To prevent clustering while also preventing the formation of open spaces, Poisson sampling can be used. This is also an option in the interactive example. In short, Poisson sampling ensures that points are always placed at a minimum distance from each other, while every new point is never placed further away from an existing point than twice that distance.
Figure 2 shows a comparison of Poisson sampling and completely random placement of plants in Koi Farm: Poisson sampling is used on the left half of the image, while random placement is used on the right. Both halves contain the same amount of plants, but many empty spaces can be seen on the right. Poisson sampling clearly distributes the plants better than a random distribution does. In addition to better looks, better distributions can also increase the performance of games that use it for content placement. After all, more effectively placed content fills the environment more effectively, so less content is required for an environment to look full.
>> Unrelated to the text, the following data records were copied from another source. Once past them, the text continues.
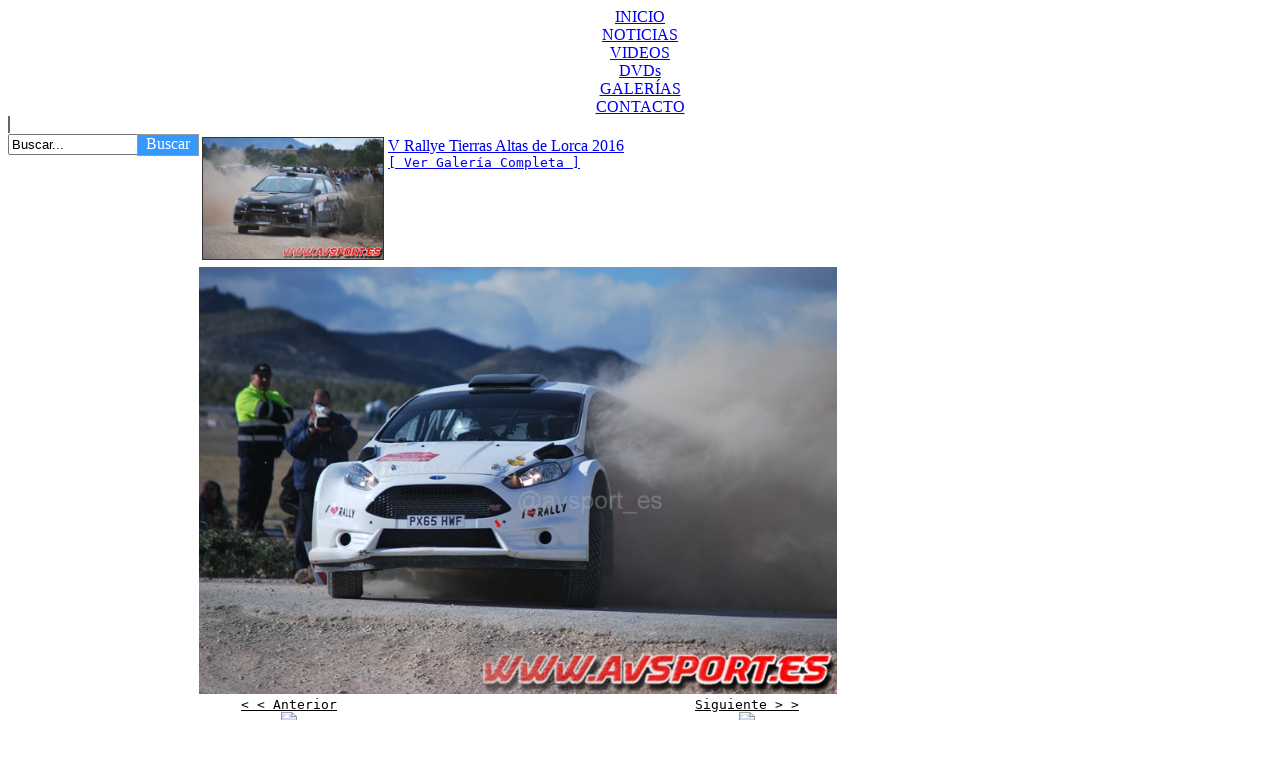

--- FILE ---
content_type: text/html; charset=UTF-8
request_url: http://avsport.es/ver_imagenes.php?id=7692
body_size: 7464
content:
<!DOCTYPE html PUBLIC "-//W3C//DTD XHTML 1.0 Transitional//EN" "http://www.w3.org/TR/xhtml1/DTD/xhtml1-transitional.dtd">
<html xmlns="http://www.w3.org/1999/xhtml"><!-- InstanceBegin template="/Templates/plantilla.dwt.php" codeOutsideHTMLIsLocked="false" -->
<head>
<meta http-equiv="Content-Type" content="text/html; charset=utf-8" />
<!-- InstanceBeginEditable name="doctitle" -->
<title>
 Galería de Imágenes V Rallye Tierras Altas de Lorca 2016 - AVSPORT.ES</title>
<!-- InstanceEndEditable -->
<link rel="stylesheet" type="text/css" href="https://avsport.es/recursos/files/maqueta.css" />
<link rel="alternate" type="application/rss+xml" title="AVSPORT.ES" href="https://avsport.es/rss/" />
<link rel="shortcut icon" href="https://avsport.es/recursos/imagenes/avfav.ico" />
<script type="application/javascript" language="javascript" src="https://avsport.es/recursos/files/func.js"></script>
<!-- InstanceBeginEditable name="head" -->
<!-- InstanceEndEditable -->
<!-- InstanceParam name="OptionalRegion1" type="boolean" value="true" -->
</head>

<body>
<!-- InstanceBeginEditable name="EditRegion5" --><!-- InstanceEndEditable -->
<div id="moduloNivel0">
<div id="cabecera">
	<div class="barraMenu">
        <a class="boton" href="https://avsport.es/"><center>INICIO</center></a>
        <a class="boton cuatroBotones" href="https://avsport.es/noticias.php"><center>NOTICIAS</center></a>
        <a class="boton cuatroBotones" href="https://avsport.es/videos.php"><center>VIDEOS</center></a>
        <a class="boton cuatroBotones" href="https://avsport.es/dvds.php"><center>DVDs</center></a>
        <a class="boton cuatroBotones" href="https://avsport.es/imagenes.php"><center>GALERÍAS</center></a>
        <a class="boton cuatroBotones" href="https://avsport.es/contacto.php" style="border-right:2px solid #666666;"><center>CONTACTO</center></a>
        <div class="buscador">
            <form action="https://avsport.es/busqueda.php" method="post" name="formulario_busqueda">
                <div style="width:129px; float:left;">
                    <input type="text" name="buscado" value="Buscar..." style="width:125px;" onFocus="javascript:this.value=''" />
                </div>
                <!--<input type="submit" name="Buscar" value="Buscar" />-->
                <div style="background-color:#39F; float:left; width:60px; height:20px; cursor:pointer; float:left; border:1px solid #999; color:#FFFFFF; padding:0px;" onclick="formulario_busqueda.submit()" align="center">Buscar</div>
           </form>
        </div>
	</div>

</div>
<!--<div id="cuerpo-importante"></div>-->
<div id="cuerpo">
<div id="cuerpo-izquierda">
<!-- InstanceBeginEditable name="EditRegion3" -->

   <table cellpadding="0px" cellspacing="0px">
     <tr><td><table><tr><td valign="top" style=" width:182px; margin-bottom:5px;"><img src="http://avsport.es/galerias/2016/lorcatt/album.jpg" border=0 width="180px" style="border:1px solid #333333;"></td><td valign="top"><a href="https://avsport.es/ver_galeria.php?ev=64" target="_parent" class="vinculos-rojo-claro">V Rallye Tierras Altas de Lorca 2016</a><br /><a href="https://avsport.es/ver_galeria.php?ev=64" target="_parent" class="vinculos-rojo-normal"><tt>[ Ver Galería Completa ]</tt></a><br /><br /></td></tr>        
      
      </table></td></tr>
     
    <tr><td valign="top"><div style="margin-top:4px;" align="left"><center><table  cellpadding="0px" cellspacing="0px"><tr><td><div><img src = "http://avsport.es/galerias/2016/lorcatt/16_tierras_altas_lorca_127_avsport.es.JPG" width="638px"  border=0 ></div></td></tr></table></center><table align="center" border="0px" style="margin-bottom:15px;"><tr><td width="150px"  valign="top"><center><a href="https://avsport.es/ver_imagenes.php?id=7691" class="vinculo-titulo-negro" style="color:#000000;"><tt>< < Anterior </tt></a></center><center><a href="https://avsport.es/ver_imagenes.php?id=7691" class="vinculo-interlineado-blanco" style="color:#FFFFFF;"><img src = "https://avsport.es/recursos/t/timthumb.php?src=http://avsport.es/galerias/2016/lorcatt/16_tierras_altas_lorca_126_avsport.es.JPG&w=156"  border=0 ></a></center></td><td width="300px" valign="top"><table width="100%"><tr><td height="60px"></td></tr><tr><td height="60px"></td></tr></table></td><td width="150px" valign="top"><center><a href="https://avsport.es/ver_imagenes.php?id=7693" class="vinculo-titulo-negro" style="color:#000000;"><tt>Siguiente > > </tt></a></center><center><a href="https://avsport.es/ver_imagenes.php?id=7693" class="vinculo-titulo-negro" style="color:#FFFFFF;"><img src = "https://avsport.es/recursos/t/timthumb.php?src=http://avsport.es/galerias/2016/lorcatt/16_tierras_altas_lorca_128_avsport.es.JPG&w=156"  border=0 ></a></center></td></tr></table></div></td></tr></table>
<!-- InstanceEndEditable -->
</div>
<div id="cuerpo-derecha">
	<!-- InstanceBeginEditable name="EditRegion4" -->     			<div style="width:317px; height:220px; overflow:hidden;">
			<a href='http://avsport.es/n/212' class='modulo-not300' style='background-image:url(http://avsport.es/recursos/t/timthumb.php?src=http://avsport.es/galerias/2017/lasanta/17_subida_la_santa_totana_075_avsport.es.JPG&w=315); margin-left:10px;'>				<div  class="lamina-texto-300px">
					<div class="texto">32 Subida a La Santa 2017</div>
					<!--<div class="foto"><img src="http://avsport.es/recursos/imagenes/foto.jpg" width="36" height="31" border="0" /></div>
					<div class="video" style="background-image:url(http://avsport.es/recursos/imagenes/foto.jpg);"><img src="play.png" width="36" height="31" border="0" /></div>-->
				</div>
			</a>
			</div>
            
        			<div style="width:317px; height:220px; overflow:hidden;">
			<a href='http://avsport.es/n/211' class='modulo-not300' style='background-image:url(http://avsport.es/recursos/t/timthumb.php?src=http://avsport.es/galerias/2016/costa_almeria/album.jpg&w=315); margin-left:10px;'>				<div  class="lamina-texto-300px">
					<div class="texto">42 Rallye Costa de Almería 2016</div>
					<!--<div class="foto"><img src="http://avsport.es/recursos/imagenes/foto.jpg" width="36" height="31" border="0" /></div>
					<div class="video" style="background-image:url(http://avsport.es/recursos/imagenes/foto.jpg);"><img src="play.png" width="36" height="31" border="0" /></div>-->
				</div>
			</a>
			</div>
            
        			<div style="width:317px; height:220px; overflow:hidden;">
			<a href='http://avsport.es/n/210' class='modulo-not300' style='background-image:url(http://avsport.es/recursos/t/timthumb.php?src=http://avsport.es/galerias/2016/almanzora/album.jpg&w=315); margin-left:10px;'>				<div  class="lamina-texto-300px">
					<div class="texto">XI Baja Almanzora 2016</div>
					<!--<div class="foto"><img src="http://avsport.es/recursos/imagenes/foto.jpg" width="36" height="31" border="0" /></div>
					<div class="video" style="background-image:url(http://avsport.es/recursos/imagenes/foto.jpg);"><img src="play.png" width="36" height="31" border="0" /></div>-->
				</div>
			</a>
			</div>
            
        <!-- InstanceEndEditable -->
</div>
 <div style="clear:both;"></div>
</div>

<div id="pie">
    <center><a href="https://avsport.es/contacto.php" id="PiePaginaEsquemaInferior" target="_blank">2008 - 2013 www.avsport.es - Email de Contacto</a></center>
</div>

</div>
</body>
<!-- InstanceEnd --></html>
The source code for the spatial distributions can be found on GitHub under the MIT license.
Randomization can be very useful in procedural generation if the randomness is controlled. Implementing occurrence frequency for created objects and carefully defining how they are distributed can lead to great results. A nice analogy for random generation is sculpting: the randomizer is a bland block of marble, but beautiful things can be created by taking some of the randomness away and guiding the randomizer towards more interesting outcomes.